2. QUESTION: How will I be certain my lawyer is handling my case?
ANSWER: Every good attorney accounts for his time (fees) and expenditures (costs). Your retainer agreement should include a statement of how the attorney bills his clients - once a month, quarterly, etc. You can also track your case in some jurisidictions that offer on-line access to case dockets. If the county has that set up, you're wise to periodically review the docket and see what activities have transpired by your lawyer and the other party/counsel. It's also advisable to feel at ease getting in contact with your lawyer at intervals to determine the status of the issue, knowing you'll likely be billed for these interactions.

3. QUESTION: Exactly how do I select an attorney at law?
ANSWER: Legal issues are as vast as those in other sectors, such as medicine, construction, finance, etc. and can be just as complicated. To safeguard your legal rights and remedies, the ideal practice is to investigate your area of need and research what legal professionals are accessible to work with you. A recommendation from someone you know and admire can bring a personal element to the plan to hire an attorney but really should not be the exclusive reason counsel is chosen. Research the attorney's background of schooling, practical experience and area(s) of practice. Asking important questions should be urged in this process. Self-help could be strengthening but may also limit or negate your recovery. Hiring a law firm should be considered with the same level of thought and consideration as that given to the choice of a medical professional, accountant, financial specialist or therapist.

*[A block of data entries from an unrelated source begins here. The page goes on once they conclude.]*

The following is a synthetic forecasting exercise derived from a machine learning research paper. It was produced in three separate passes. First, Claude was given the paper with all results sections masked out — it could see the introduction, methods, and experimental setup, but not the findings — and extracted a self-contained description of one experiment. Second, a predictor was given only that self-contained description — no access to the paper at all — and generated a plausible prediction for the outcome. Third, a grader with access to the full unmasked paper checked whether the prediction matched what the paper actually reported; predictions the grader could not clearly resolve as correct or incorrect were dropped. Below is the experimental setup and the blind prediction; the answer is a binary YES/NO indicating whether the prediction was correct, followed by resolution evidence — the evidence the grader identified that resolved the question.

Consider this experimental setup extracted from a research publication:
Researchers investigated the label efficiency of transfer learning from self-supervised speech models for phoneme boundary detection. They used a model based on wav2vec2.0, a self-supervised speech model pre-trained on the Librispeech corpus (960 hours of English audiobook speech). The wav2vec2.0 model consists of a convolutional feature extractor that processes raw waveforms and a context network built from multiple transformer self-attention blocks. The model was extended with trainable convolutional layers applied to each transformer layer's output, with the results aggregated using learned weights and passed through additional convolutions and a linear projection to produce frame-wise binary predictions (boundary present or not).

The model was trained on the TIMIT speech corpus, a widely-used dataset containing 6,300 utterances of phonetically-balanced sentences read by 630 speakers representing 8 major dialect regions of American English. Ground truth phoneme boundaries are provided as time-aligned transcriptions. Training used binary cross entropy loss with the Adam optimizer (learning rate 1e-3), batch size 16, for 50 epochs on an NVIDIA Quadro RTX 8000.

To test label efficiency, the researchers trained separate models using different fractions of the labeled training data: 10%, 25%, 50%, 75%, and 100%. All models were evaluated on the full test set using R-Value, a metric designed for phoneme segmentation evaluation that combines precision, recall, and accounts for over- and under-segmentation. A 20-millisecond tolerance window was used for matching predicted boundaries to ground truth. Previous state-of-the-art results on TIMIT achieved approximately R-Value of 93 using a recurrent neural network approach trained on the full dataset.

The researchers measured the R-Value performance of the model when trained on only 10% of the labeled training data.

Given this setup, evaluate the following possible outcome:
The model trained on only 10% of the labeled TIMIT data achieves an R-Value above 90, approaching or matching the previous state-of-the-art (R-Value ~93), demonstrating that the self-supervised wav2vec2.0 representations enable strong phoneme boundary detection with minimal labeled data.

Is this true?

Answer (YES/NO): YES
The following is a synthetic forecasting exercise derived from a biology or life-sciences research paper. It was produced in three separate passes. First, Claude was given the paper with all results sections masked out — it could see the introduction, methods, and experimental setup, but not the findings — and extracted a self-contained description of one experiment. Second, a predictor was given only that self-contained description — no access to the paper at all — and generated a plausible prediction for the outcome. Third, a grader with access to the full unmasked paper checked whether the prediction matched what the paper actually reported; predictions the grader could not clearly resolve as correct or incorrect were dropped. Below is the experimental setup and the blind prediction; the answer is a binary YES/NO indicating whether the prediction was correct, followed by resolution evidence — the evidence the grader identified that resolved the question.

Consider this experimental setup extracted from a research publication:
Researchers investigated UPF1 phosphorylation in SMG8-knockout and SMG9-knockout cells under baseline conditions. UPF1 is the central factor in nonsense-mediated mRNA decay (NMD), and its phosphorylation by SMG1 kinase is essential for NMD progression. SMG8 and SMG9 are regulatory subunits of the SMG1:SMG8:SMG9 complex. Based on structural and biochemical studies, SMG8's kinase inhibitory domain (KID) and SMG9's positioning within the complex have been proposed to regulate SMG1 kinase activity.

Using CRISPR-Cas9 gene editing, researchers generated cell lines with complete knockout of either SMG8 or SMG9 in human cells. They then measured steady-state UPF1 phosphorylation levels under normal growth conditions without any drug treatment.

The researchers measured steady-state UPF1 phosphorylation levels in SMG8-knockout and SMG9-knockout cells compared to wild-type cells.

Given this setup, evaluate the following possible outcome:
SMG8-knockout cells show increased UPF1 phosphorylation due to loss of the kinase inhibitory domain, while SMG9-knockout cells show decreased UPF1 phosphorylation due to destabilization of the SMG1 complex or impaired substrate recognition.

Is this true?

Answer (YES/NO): NO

4. QUESTION: How do I determine if I will need a legal professional?
ANSWER: If you have recently been served with a Summons and similar documents (Complaint, Petition, Motion), you should endeavor to seek legal advice right away. Papers filed in court that begin a lawsuit call for responses that involve exact deadlines; skipping those deadlines could compromise your defense, restrict or avoid your recovery. Some issues by statute involve a "pre-suit" period that allow you to consider the legal issues and probable resolution before a suit is filed. Similarly, seeking a lawyer as soon as possible is advised.

5. QUESTION: What is mediation?
ANSWER: Mediation is a process whereby the parties to the issue present at an agreed area with their counsel (if retained) and a decided on mediator to try and solve all or some of the concerns involved. Mediators should be unrelated to all parties and the litigation at issue, are to stay impartial amongst the parties and their counsel, and continue maintaining the confidential nature of the conference to recommend settlement and resolution. Generally the parties share the cost of the mediation equally but other arrangements might be made if all parties are in agreement ahead of the conference. Mediation is typically required in every case filed in court and just before a trial is held.

6. QUESTION: What type of law firm do I need?
ANSWER: Again, like other industries, lawyers may specialise in a specific or more than one area. Similarly, law offices may specialize, provide general legal needs or provide services in several specific areas of law. Trial lawyers deal with cases involving lawsuits; family law attorneys handle separation and divorce, child custody/visitation, child support, alimony and associated matters; general practitioners handle almost all matters. Some areas of law are very complex, like bankruptcy or taxation; others are delineated by statute, such as worker's compensation. Any lawyer can discuss your specific issue, determine if he or she is prepared to take care of such matters or advise you of the necessity to speak with another in a specialized area.